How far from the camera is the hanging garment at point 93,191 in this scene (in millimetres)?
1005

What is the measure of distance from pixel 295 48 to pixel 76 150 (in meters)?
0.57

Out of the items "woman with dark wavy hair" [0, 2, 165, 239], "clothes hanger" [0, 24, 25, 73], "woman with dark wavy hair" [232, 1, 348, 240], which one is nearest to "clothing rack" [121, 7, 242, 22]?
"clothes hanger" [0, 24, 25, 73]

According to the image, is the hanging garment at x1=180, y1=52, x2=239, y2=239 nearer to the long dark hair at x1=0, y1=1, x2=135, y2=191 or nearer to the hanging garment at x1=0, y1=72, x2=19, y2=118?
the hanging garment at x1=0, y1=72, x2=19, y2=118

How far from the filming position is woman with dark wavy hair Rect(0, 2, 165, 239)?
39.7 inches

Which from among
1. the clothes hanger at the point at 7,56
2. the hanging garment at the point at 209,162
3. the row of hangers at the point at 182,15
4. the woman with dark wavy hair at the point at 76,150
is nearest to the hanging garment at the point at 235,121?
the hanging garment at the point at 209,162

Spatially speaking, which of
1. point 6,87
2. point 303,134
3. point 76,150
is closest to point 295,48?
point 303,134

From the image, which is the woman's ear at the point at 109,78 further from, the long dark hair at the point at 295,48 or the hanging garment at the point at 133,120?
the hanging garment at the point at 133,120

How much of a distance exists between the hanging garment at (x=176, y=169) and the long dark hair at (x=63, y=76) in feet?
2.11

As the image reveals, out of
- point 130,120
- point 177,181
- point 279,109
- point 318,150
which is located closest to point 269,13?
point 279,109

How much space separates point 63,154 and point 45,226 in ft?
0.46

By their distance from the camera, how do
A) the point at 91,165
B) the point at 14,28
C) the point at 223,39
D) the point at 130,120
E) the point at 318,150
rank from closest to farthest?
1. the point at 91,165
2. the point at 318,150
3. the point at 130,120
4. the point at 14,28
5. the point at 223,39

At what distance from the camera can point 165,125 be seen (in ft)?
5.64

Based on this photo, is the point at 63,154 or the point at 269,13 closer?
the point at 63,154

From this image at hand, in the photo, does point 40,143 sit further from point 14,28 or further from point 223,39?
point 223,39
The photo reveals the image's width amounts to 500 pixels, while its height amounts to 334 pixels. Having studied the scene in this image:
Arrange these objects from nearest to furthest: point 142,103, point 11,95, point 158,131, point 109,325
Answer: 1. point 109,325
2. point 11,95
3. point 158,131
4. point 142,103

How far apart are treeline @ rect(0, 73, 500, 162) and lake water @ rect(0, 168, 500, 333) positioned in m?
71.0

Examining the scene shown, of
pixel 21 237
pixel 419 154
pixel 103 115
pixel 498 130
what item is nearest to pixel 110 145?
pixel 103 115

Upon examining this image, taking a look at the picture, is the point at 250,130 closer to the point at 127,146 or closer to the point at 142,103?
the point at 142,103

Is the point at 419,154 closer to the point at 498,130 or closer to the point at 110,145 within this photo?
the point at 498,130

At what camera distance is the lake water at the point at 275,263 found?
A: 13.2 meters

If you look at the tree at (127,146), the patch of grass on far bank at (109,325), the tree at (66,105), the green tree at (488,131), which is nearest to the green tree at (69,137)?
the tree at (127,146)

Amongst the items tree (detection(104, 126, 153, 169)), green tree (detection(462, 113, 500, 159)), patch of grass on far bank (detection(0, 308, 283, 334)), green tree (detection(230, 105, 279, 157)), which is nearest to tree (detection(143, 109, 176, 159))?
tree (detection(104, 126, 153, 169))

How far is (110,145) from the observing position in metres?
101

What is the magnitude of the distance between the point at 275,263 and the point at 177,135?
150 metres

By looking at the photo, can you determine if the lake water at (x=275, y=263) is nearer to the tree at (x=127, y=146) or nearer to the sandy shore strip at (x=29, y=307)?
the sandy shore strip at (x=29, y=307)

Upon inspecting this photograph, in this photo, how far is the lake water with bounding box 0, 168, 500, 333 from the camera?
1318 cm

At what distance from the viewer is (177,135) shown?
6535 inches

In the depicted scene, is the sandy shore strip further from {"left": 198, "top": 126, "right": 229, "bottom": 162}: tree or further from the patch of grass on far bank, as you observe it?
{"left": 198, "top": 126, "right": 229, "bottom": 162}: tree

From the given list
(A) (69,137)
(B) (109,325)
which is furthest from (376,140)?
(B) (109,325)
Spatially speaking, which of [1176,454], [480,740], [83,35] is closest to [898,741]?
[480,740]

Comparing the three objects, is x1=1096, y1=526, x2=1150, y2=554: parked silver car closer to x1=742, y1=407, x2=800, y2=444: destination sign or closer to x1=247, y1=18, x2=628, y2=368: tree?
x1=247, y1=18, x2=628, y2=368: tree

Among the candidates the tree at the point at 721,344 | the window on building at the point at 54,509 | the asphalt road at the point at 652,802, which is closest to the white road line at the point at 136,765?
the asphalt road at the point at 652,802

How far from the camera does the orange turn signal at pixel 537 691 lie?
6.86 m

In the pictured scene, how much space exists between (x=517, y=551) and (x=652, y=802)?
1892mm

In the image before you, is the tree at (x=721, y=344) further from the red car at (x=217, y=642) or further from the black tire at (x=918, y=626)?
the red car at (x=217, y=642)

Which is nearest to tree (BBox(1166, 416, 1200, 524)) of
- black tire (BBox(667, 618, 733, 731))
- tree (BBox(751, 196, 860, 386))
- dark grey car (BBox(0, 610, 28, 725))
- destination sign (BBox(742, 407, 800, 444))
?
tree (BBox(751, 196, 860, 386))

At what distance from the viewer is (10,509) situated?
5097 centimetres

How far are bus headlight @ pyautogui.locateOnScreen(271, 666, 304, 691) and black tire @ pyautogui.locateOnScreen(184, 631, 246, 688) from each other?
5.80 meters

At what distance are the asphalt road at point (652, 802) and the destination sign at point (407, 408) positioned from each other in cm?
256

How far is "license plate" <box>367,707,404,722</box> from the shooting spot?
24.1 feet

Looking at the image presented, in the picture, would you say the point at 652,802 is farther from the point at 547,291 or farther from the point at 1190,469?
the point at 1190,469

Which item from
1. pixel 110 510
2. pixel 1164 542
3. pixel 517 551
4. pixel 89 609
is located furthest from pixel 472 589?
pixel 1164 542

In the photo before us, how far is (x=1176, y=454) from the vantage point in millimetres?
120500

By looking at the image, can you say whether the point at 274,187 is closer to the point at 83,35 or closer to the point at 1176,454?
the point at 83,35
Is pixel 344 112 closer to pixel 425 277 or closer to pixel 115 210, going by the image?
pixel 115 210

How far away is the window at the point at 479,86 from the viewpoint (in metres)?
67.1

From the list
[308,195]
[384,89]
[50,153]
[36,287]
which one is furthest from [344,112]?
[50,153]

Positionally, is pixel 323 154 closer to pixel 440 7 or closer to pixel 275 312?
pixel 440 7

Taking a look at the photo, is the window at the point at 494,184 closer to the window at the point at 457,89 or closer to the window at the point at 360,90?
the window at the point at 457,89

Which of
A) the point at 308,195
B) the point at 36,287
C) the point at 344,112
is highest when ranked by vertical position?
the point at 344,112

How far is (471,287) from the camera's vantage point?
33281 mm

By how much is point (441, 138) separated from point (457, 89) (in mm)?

Challenge: Reproduce the lines above verbatim, starting with the line containing "Is the point at 419,154" and ending with the line containing "A: 13.2 meters", both included.

Task result:
Is the point at 419,154 closer to the point at 498,130 or closer to the point at 110,145 within this photo?
the point at 498,130

At what camera distance is the lake water at the point at 275,263 found?
A: 13.2 meters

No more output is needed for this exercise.